Bimah

From Wikipedia, the free encyclopedia

Interior of the Amsterdam Esnoga: We see the tebáh (reader’s platform) in the foreground, and the Hekhál (Ark) in the background.
Interior of the Amsterdam Esnoga: We see the tebáh (reader’s platform) in the foreground, and the Hekhál (Ark) in the background.

A bimah (among Ashkenazim, derived from Greek βῆμα) or tebah (among Sephardim) is the elevated area or platform in a Jewish synagogue which is intended to serve as the place where the person reading aloud from the Torah stands during the Torah reading service. The bimah is sometimes described as an altar or tower. The bimah was located in the center of the synagogue most likely just as the temporary wooden bimah (this is the origin of the term) was central to the "women's courtyard" of the Temple in Jerusalem during the Hakhel ceremony.[citation needed] This later became a sign of the Orthodox synagogue in the mid-nineteenth century. The Reform (Neolog) temples moved the bimah to the front of the temple facing the congregation. One of the well-known decrees of the Chatam Sofer was that the bimah must remain in the center of an Orthodox synagogue.

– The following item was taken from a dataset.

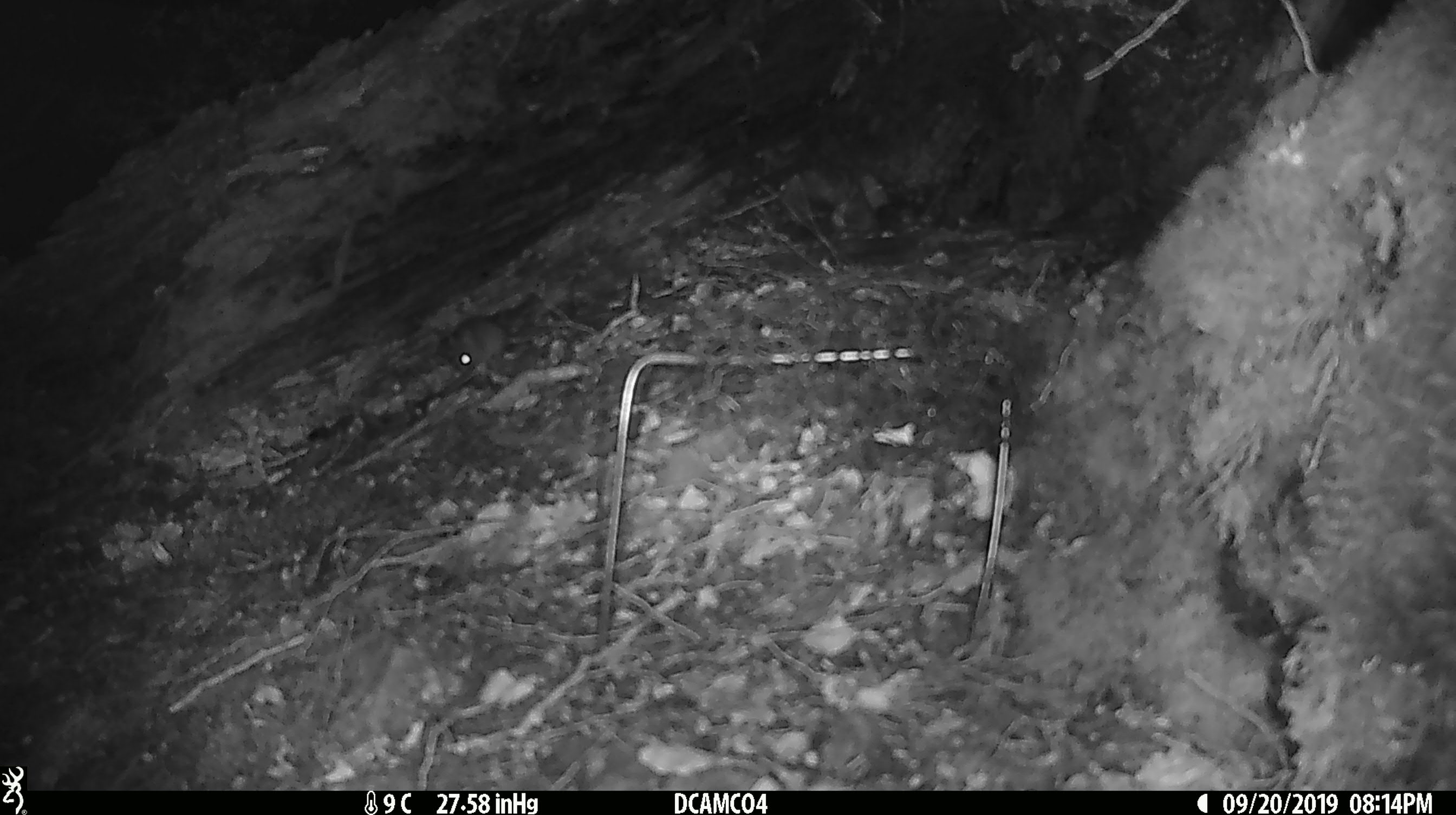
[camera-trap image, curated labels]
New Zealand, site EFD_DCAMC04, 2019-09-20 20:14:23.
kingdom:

Bimah at the Bialystoker Synagogue during the reading of the Scroll of Esther on Purim 2007
Bimah at the Bialystoker Synagogue during the reading of the Scroll of Esther on Purim 2007

The bimah is typically elevated by two or three steps, as was the bimah in the Temple. At the celebration of the Shavuot holiday when synagogues are decorated with flowers, many synagogues have special arches that they place over the bimah and adorn with floral displays. The importance of the bimah is to show that the reader is the most important at that moment in time, and to make it easier to hear their reader of the Torah.

A bimah in a synagogue will generally have a table to rest the Torah scroll on. Many synagogues also have a stand upon which the Torah is placed while it is being dressed.